• [Aufgabe im Detail] Gib die Passage aus dem Textauszug über den neuen Feiertag wortwörtlich wieder, und zwar zwischen „Aber schon wird“ und „religiös geprägter Feiertag.“, beide eingeschlossen.

Um einen Ausgleich herzustellen, wird in den benachteiligten Ländern nach einem neuen Feiertag gesucht, oder besser gesagt nach einem neuen Anlass zum Feiern. Schleswig-Holstein ging voran, und schlug unter anderem den Reformationstag vor. Das gerade zurückliegende Jubiläum der Reformation bot dazu den aktuellen Anstoß. Aber ganz so einfach ging es auch wieder nicht, die Kritik an dem Vorschlag ließ nicht lange auf sich warten. Im Landtag wurde als Alternative der Weltfrauentag vorgeschlagen oder sogar das Datum der Landesverfassung. Die Befürworter des Reformationstags konnten sich erst durchsetzen, nachdem sie versicherten: die Reformation sei kein ausschließlich religiöses Datum, sondern hätte allgemein kulturellen Charakter. Ein rein religiöser Feiertag war kaum mehrheitsfähig.

Aber schon wird Protest aus anderen Ländern angemeldet: Brandenburg will zwar ebenfalls einen weiteren Feiertag einführen, schon um der Gerechtigkeit willen. Dort hält man den Anlass des 17. Juni für geeigneter. Nur zur Erinnerung: Das ist das Datum des Volksaufstandes in der ehemaligen DDR. Ob mit dieser Erinnerung mehr Menschen angesprochen werden, bleibe dahingestellt. Hauptsache kein weiterer religiös geprägter Feiertag.

• [Vorliegendes Material]
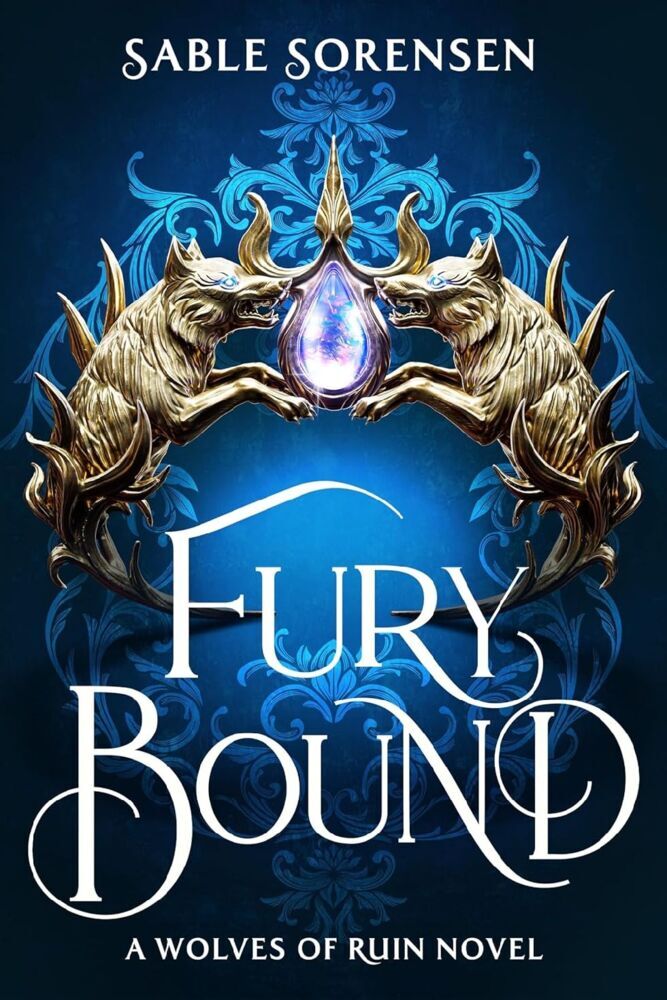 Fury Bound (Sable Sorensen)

* * *

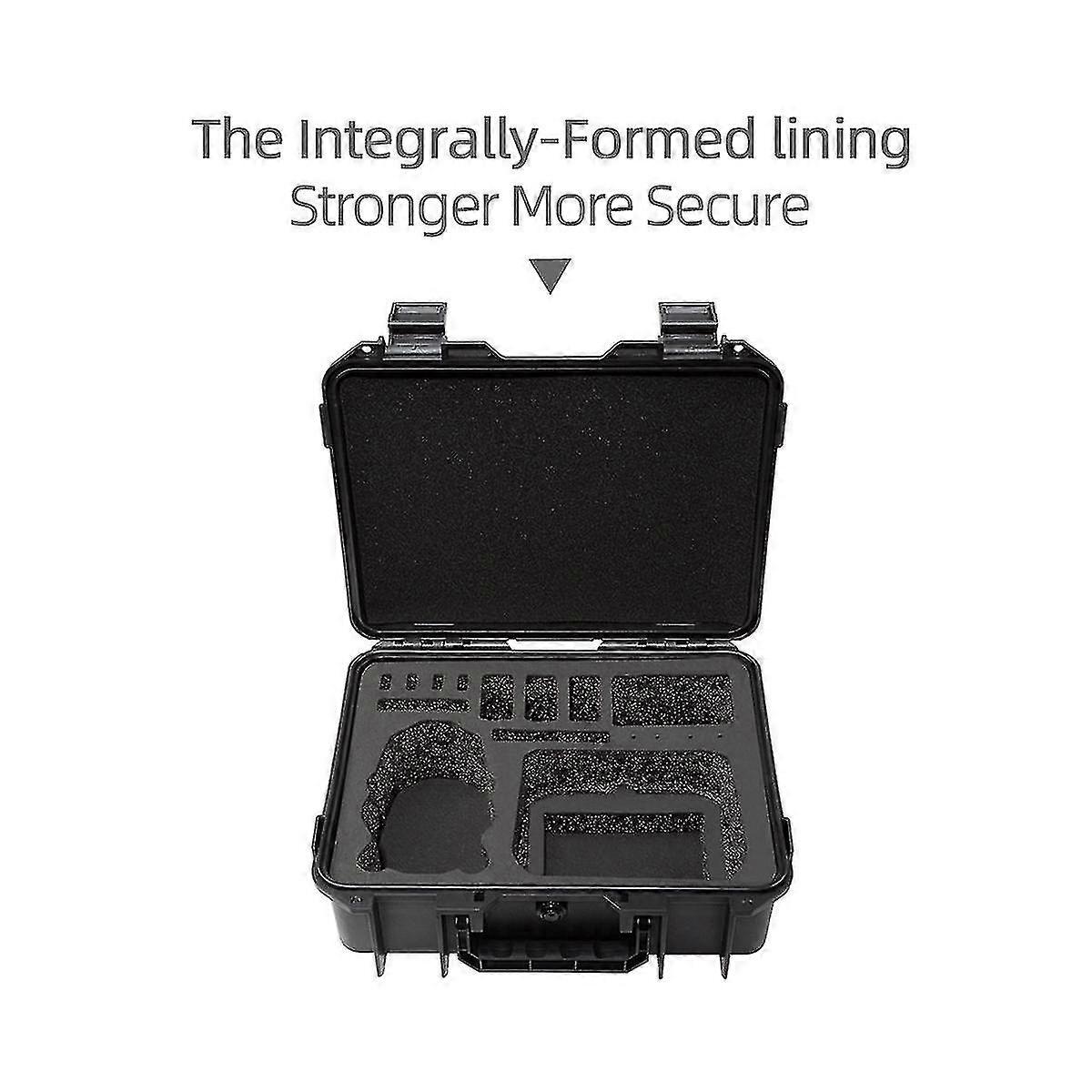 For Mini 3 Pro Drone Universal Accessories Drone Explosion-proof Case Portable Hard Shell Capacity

• [Lösung folgt]
Aber schon wird Protest aus anderen Ländern angemeldet: Brandenburg will zwar ebenfalls einen weiteren Feiertag einführen, schon um der Gerechtigkeit willen. Dort hält man den Anlass des 17. Juni für geeigneter. Nur zur Erinnerung: Das ist das Datum des Volksaufstandes in der ehemaligen DDR. Ob mit dieser Erinnerung mehr Menschen angesprochen werden, bleibe dahingestellt. Hauptsache kein weiterer religiös geprägter Feiertag.